ESP8266 do jeito simples: conexão ao Arduino, acesso à rede WiFi e resposta a ping

ESP8266 com Arduino: o be-a-bá da conexão e programação para acessar uma rede WiFi e responder ao ping.

É difícil fazer um artigo introdutório ao ESP8266 com Arduino sem dividi-lo em uma série de 4 ou 5 textos ou usar programas quilométricos, mas aceitei o desafio, e vou expor apenas o que considero o básico para iniciar a lidar com essa versátil família de módulos, deixando os aspectos periféricos e as aplicações práticas para artigos futuros, ou para os inúmeros outros autores que estão tratando do "chip da vez".

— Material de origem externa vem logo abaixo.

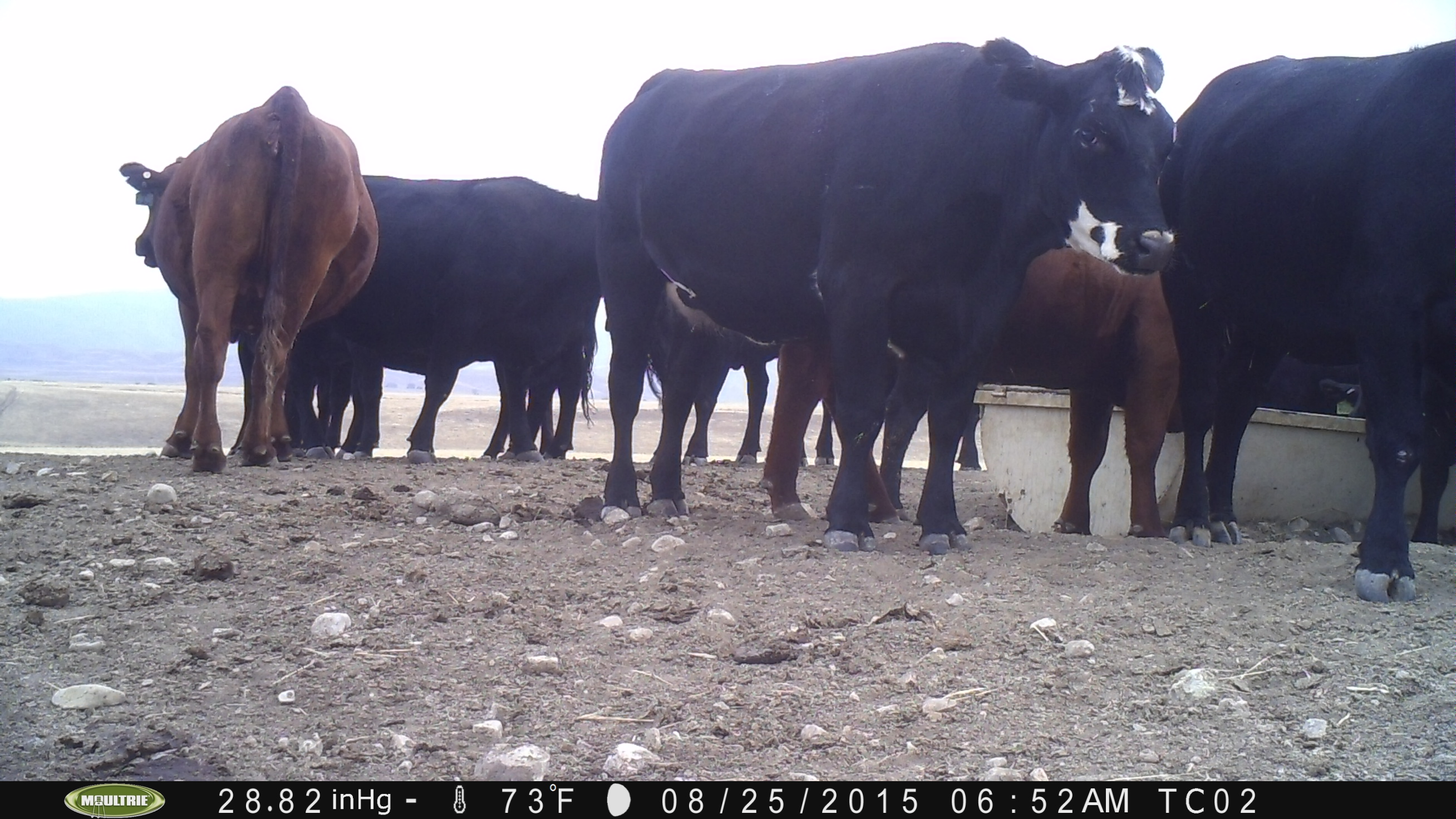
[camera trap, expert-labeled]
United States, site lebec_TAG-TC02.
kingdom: Animalia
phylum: Chordata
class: Mammalia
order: Artiodactyla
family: Bovidae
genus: Bos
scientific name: Bos taurus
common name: domestic cow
Bos taurus (domestic cow).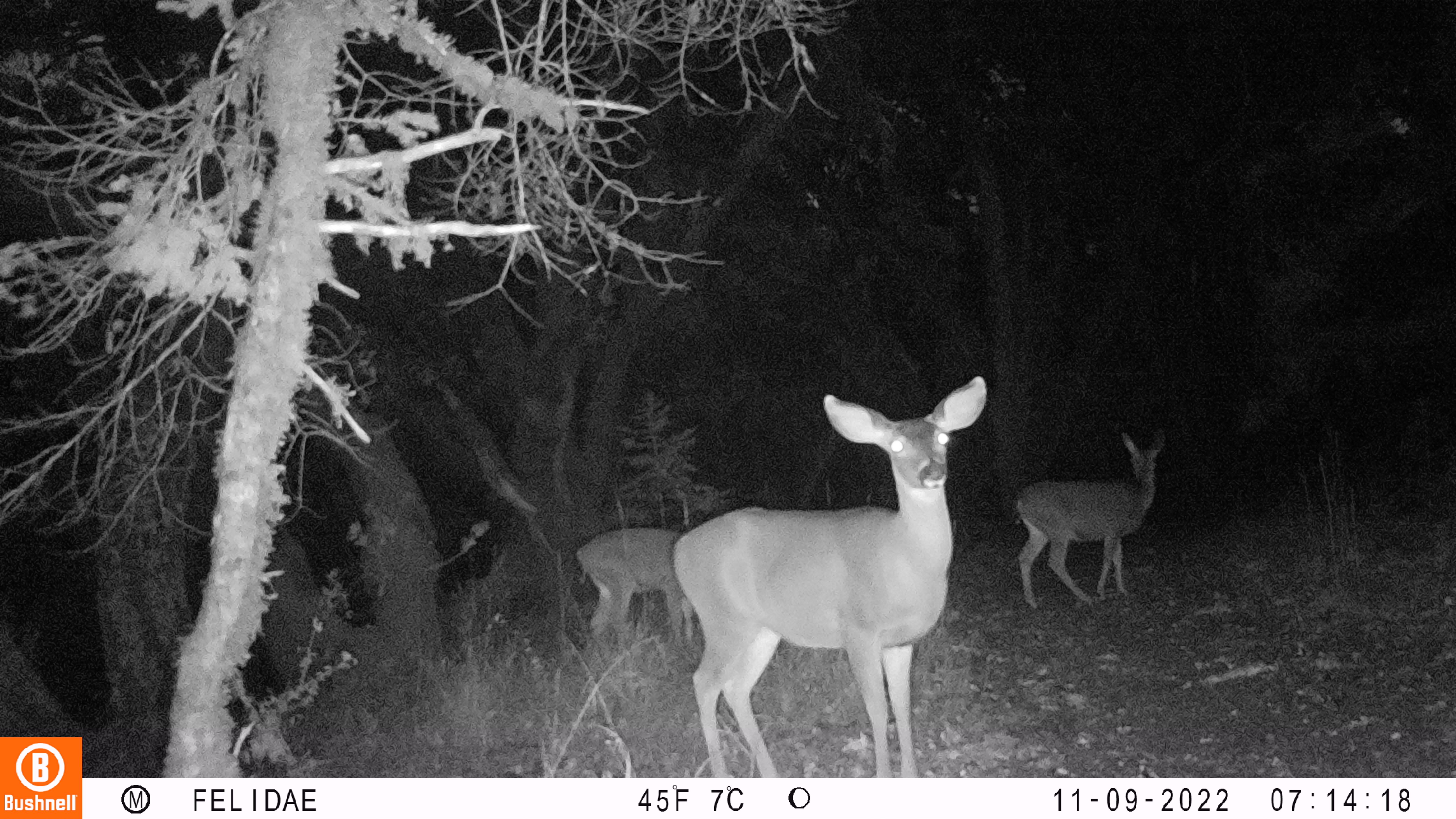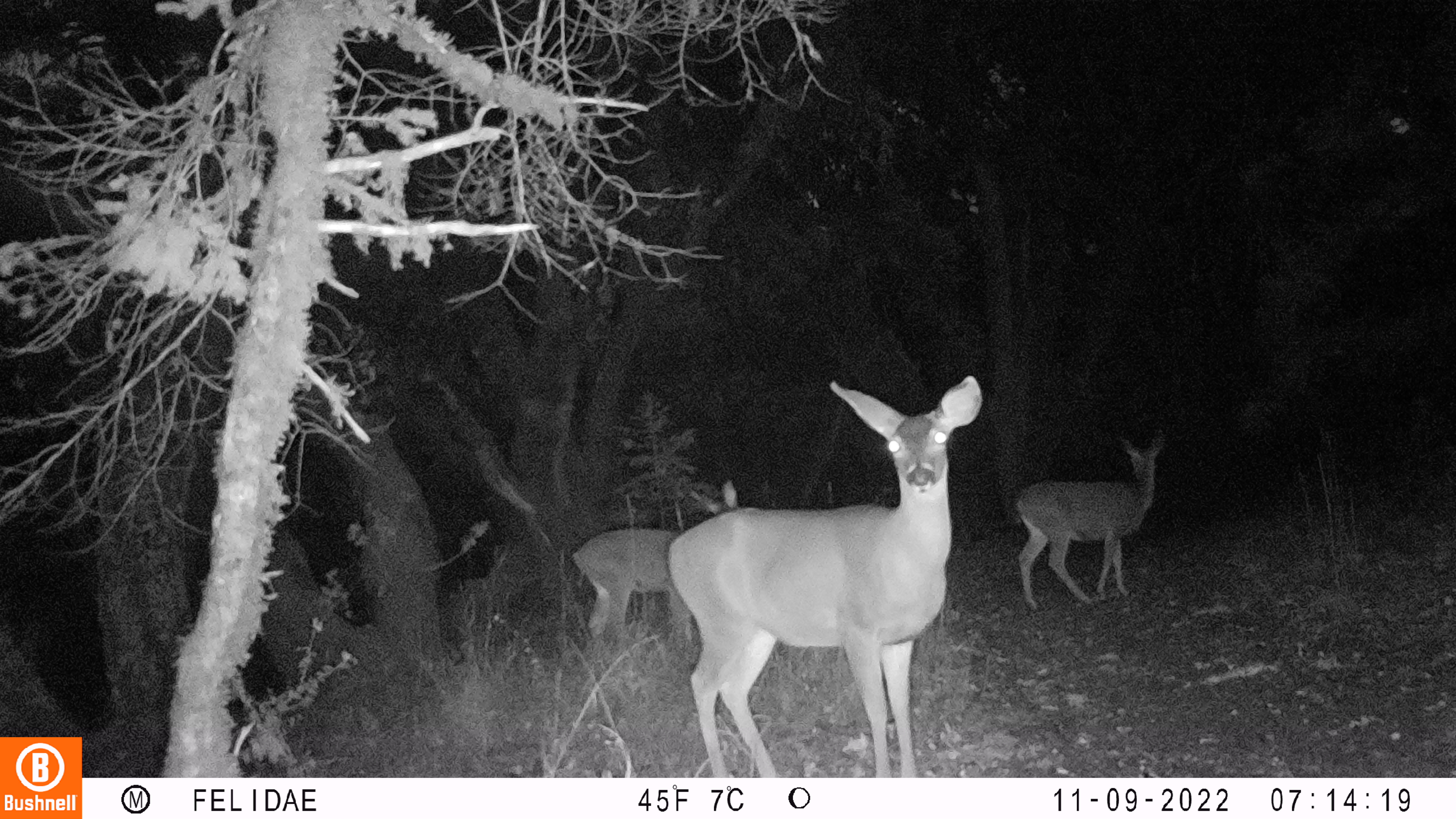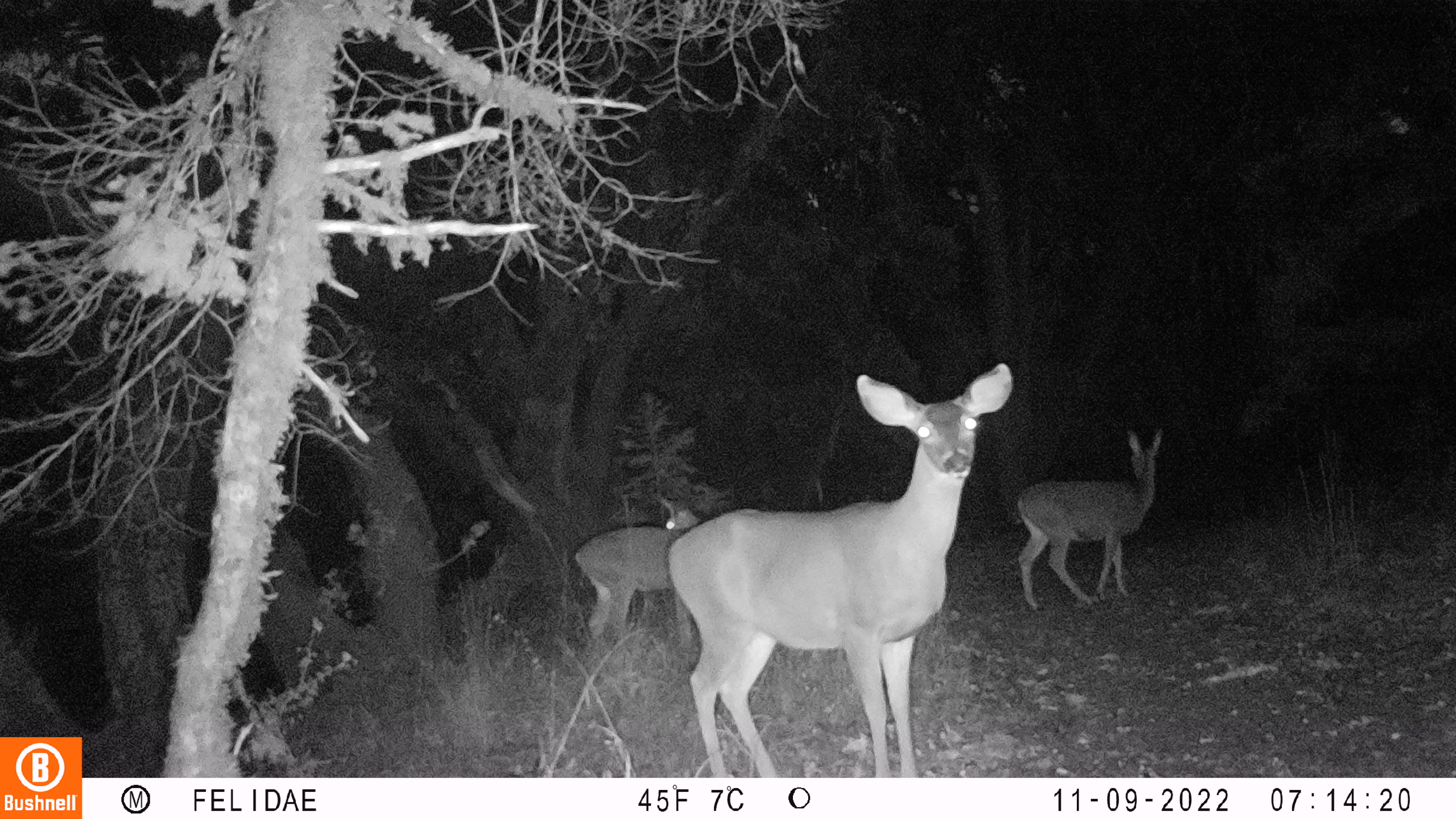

O número de artigos, aqui e lá fora, falando do ESP8266 vem se multiplicando, e não é pra menos: na virada de março para abril, a comunidade do ESP8266 fez algo genial com suas plaquinhas, que deixaram de ser meros shields que acrescentavam um eficiente suporte a WiFi aos projetos com Arduinos1, e passaram a ser placas de desenvolvimento diretamente programáveis a partir da IDE do Arduino, sem precisar de um Arduino no meio do caminho.

A atenção que esse novo recurso vem recebendo é mais do que merecida, afinal as plaquinhas com ESP8266 (como a ESP-01 no alto à esquerda da foto acima) são baratas e o potencial delas está longe de ser explorado na íntegra. Mas nada disso muda o fato de que elas continuam sendo também excelentes opções na hora de dar a um Arduino a capacidade de conexão WiFi à Internet ou a uma rede local.

Afinal, o ESP8266 é barato, suporta WiFi 802.11 b/g/n, tem todos os componentes (até a antena) integrados à placa, e consumo baixíssimo de energia, entre muitos outros recursos.

Reduzindo o escopo para não complicar

Muitos dos artigos introdutórios ao uso do ESP8266 para dar conectividade ao Arduino acabam sendo desmedidamente complexos, devido a alguns fatores bem concretos: (1) é difícil deixar de primeiro explicar sobre alguma maneira segura de conectar um Arduino de 5V aos 3,3V do ESP8266 (2) para ter alguma funcionalidade prática comum, o artigo acaba tendo de tratar desde a conexão física até o desenvolvimento de aplicações on-line na web e a interligação entre redes com endereçamento local e a Internet (3) o ESP8266 tem uma pilha TCP/IP completa, e descrever a funcionalidade dela exige trazer muitos conceitos à discussão.

Eu prefiro ir aos poucos, e hoje narro a minha experiência inicial com uma plaquinha ESP-01 (a mais simples da linha ESP8266) conectada a um Arduino.

Usando um Arduino Uno Plus que tem opção de funcionar a 3,3V lógicos, consegui reduzir a complexidade desta experiência.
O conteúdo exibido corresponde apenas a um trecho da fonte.